Mind Games

Should I Go to Grad School?: 41 Answers to An Impossible Question edited by Allison Rodman, Bosko Blagojevic, Jessica Loudis, John Arthur Peetz. Bloomsbury USA. Paperback, 256 pages. $16.

The cover of Should I Go to Grad School?: 41 Answers to An Impossible Question

“I’M GONNA WASH THAT MAN RIGHT OUTTA MY HAIR,” I sang in a full voice from the back row of a University of Texas lecture hall, over the heads of fifty cringing undergraduates. It was the spring of 1995, and I was the oldest student (by at least five years) in a history course called United States Culture, 1945–Present. That day we had a guest lecturer, an American-studies professor who had produced award-winning books on documentary expression in the 1930s and on postwar Broadway musicals. His lecture was on the importance of the latter. He had just asked the room if any of us knew any Rodgers and Hammerstein numbers. Swept away by the enthusiasm of the moment more than by my affection for Oklahoma! or South Pacific, I raised my hand and sang my reply.

Professor William Stott smiled and held his arms akimbo. He paused. Then responded. “I’m just a girl who can’t say no.” His voice was rich and joyful. We had broken the fourth wall of academic performance protocols; the expert’s lecture had somehow threatened to become a song swap. The already befuddled younger students in the class were now on the verge of horror, as this pair of aged show-tune enthusiasts shared a moment of mutual recognition with passion, confidence, and a complete lack of embarrassment.

That’s when I first began to recognize my calling as a scholar of the humanities—a vocation that these days is steeped in a corrosive identity crisis, seemingly never-ending job insecurities, and no small amount of wider cultural embarrassment. But from my outsider’s perch as a hitherto aimless humanities student rebounding from a dismaying false start to my career in the no-less-precarious field of journalism, this fugitive communion in song persuaded me, on some other-than-conscious level, that there was real joy to be had in the academic calling. And when I met with Professor Stott in his office after class, his ebullient description of his scholarly passions helped me grasp this crucial point more clearly.

As his office swelled with piano music from a cassette player—it was Randy Newman’s alternately brooding and soaring sound track to The Natural, he informed me—I told him I was in the process of pulling the plug on five undistinguished years of daily reporting. I had worked for several Texas newspapers during the early 1990s, a time of existential angst in the media industry, significant layoffs, and the closure of dozens of newspapers around the country. It was a bad time to be just beyond entry level in the newspaper business. I feared being stuck on the three-to-midnight police beat for the rest of what was destined to be a life full of ibuprofen abuse, 1 AM medicinal margaritas, and an unrelenting reporting diet of fatal car crashes and absurd murders.

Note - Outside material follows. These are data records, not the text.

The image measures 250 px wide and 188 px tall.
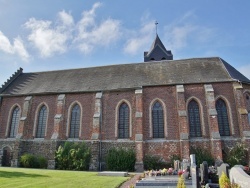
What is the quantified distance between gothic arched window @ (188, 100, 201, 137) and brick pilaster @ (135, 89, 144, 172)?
16.7ft

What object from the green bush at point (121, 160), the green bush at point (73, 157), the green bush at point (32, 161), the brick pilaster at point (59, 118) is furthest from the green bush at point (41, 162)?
the green bush at point (121, 160)

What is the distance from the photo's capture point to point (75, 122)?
25.5m

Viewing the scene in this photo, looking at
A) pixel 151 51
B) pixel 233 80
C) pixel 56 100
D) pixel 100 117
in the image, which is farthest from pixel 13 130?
pixel 233 80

I explained that I was back in school to figure out how I could learn to write books. I had bigger and different questions in my head than my current writing outlet would accommodate. And while I had no interest in being a professor—it was the family business, and I had been running from it for years—I had also spent weeks making use of the office hours of professors who had written books I admired, like Stott. I needed a road map.

“Why don’t you apply to graduate school in American studies?” Stott suggested. I listed all my excuses. But Randy Newman’s piano seemed to taunt my objections as soon as I voiced them, rendering them harmless; what chance did a mundane litany of half-formed career complaints really stand against the day’s unlikely sound track of ordinary American strivers triumphing against formidable odds? I didn’t know it at the moment, but I had answered the calling.

“The calling” is the term that members of the clergy use to describe their mystical pull to the priestly vocation. And they didn’t enter this line of work after a cost-benefit analysis. They dedicated themselves to thought, reading, prayer, sermons, and service because their entire life trajectory fit the duties and never quite fit anywhere else in society.

This is why I have helped dozens of students over the years avoid going to academic graduate school and a handful pursue it with enthusiasm. Very few students truly feel the calling. Being good at school is the worst possible reason to continue going to school. The decision to forgo years of retirement contributions, steady income, and full social and professional engagement in exchange for seven (or more) years of monastic life should not be taken lightly. But some things, like a calling, are pretty heavy. Most people who start MA programs never get close to the delicious drudgery of dissertation research and writing. And that’s probably for the best. Graduate-school attrition is a feature, not a bug, as they say on the West Coast.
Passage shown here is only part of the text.